In the next stage, the loader retrieves and executes access3 and drive. Once executed, access3 is deleted while persistence remains intact. The process concludes with the removal of the inter_ddns binary, completing the full attack cycle.
The newly downloaded access binaries are essentially same as the first access binary.
The first function, livingoftheland1, establishes persistence for the server2 C2 agent by creating a systemd service under $HOME/.config/systemd/user/. Once the service is created, it is immediately started and enabled to run on user login.
The second function, livingoftheland2, performs a similar role to the previous function.

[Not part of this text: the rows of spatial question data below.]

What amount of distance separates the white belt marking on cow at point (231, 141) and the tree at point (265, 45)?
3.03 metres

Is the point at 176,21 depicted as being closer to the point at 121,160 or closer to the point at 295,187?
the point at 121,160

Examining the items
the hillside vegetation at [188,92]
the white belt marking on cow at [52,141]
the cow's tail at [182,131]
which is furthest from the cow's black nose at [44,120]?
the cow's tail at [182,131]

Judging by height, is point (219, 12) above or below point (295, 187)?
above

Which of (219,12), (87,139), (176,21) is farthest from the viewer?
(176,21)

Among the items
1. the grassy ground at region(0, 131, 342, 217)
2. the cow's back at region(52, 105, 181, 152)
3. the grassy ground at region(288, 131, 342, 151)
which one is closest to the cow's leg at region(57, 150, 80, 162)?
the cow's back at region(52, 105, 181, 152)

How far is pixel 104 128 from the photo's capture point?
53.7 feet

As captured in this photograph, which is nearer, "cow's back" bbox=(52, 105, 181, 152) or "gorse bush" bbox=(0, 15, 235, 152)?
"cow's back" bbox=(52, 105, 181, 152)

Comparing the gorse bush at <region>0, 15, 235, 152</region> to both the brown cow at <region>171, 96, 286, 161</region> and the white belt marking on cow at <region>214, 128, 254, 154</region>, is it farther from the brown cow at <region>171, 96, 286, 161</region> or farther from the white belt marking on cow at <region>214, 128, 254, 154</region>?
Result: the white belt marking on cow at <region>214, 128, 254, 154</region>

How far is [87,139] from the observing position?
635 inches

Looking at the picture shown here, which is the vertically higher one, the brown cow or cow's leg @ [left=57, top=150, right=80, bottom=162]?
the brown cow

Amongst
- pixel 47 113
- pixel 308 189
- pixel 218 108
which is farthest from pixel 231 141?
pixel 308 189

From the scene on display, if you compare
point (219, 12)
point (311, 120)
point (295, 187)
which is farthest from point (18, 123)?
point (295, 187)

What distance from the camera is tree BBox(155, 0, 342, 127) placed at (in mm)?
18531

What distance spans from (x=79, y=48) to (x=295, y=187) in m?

However, in this instance, it establishes persistence specifically for the drive binary
C2 Agent
What stands out in this case is that, instead of deploying a custom C2 agent, the threat actors leveraged MeshAgent, an open-source remote management tool.
This agent can be connected to their custom hosted MeshCentral server which allows all sort of Remote access.
For simplicity, the sample was run inside the CAPE sandbox, as it didn't had any evasion techniques and we were able to extract the C2 server information :
boss-servers.gov.in.indianbosssystems.ddns.net
While checking this C2 domain we got the information about server which was hosted in AWS EC2.
Further investigation of the domain revealed that multiple domains were pointing to the same EC2 IP address: 54.144.107.42
The portal had some login page however couldn't interact with it much.
Exfiltrator
The exfiltrator had many functions for maximum data collection and leveraged a Google Cloud Platform (GCP) service account to exfiltrate data directly to Google Drive.
Similar to previous payloads, it performs anti-VM checks, examines os-release using the EasyFel function, and additionally collects the device's MAC address, username, and hostname metadata.
It scans for all common non-zero byte files present in user local directories and mounted paths, collects the hosts file, and generates metadata for all files, which are uploaded alongside the files. It also monitors directories and mount paths for new files and repeats the exfiltration process whenever new files are found.
Functions List
They check for all kind of files with the help of find command and collect them from user's home directory and local directories.
It also checks for USB drives mounted on the system and exfiltrate from the drives.
In this function the service account token is being decrypted.
However, when I checked the associated service account were already deactivated or removed.
Finally the collected files are uploaded to drive.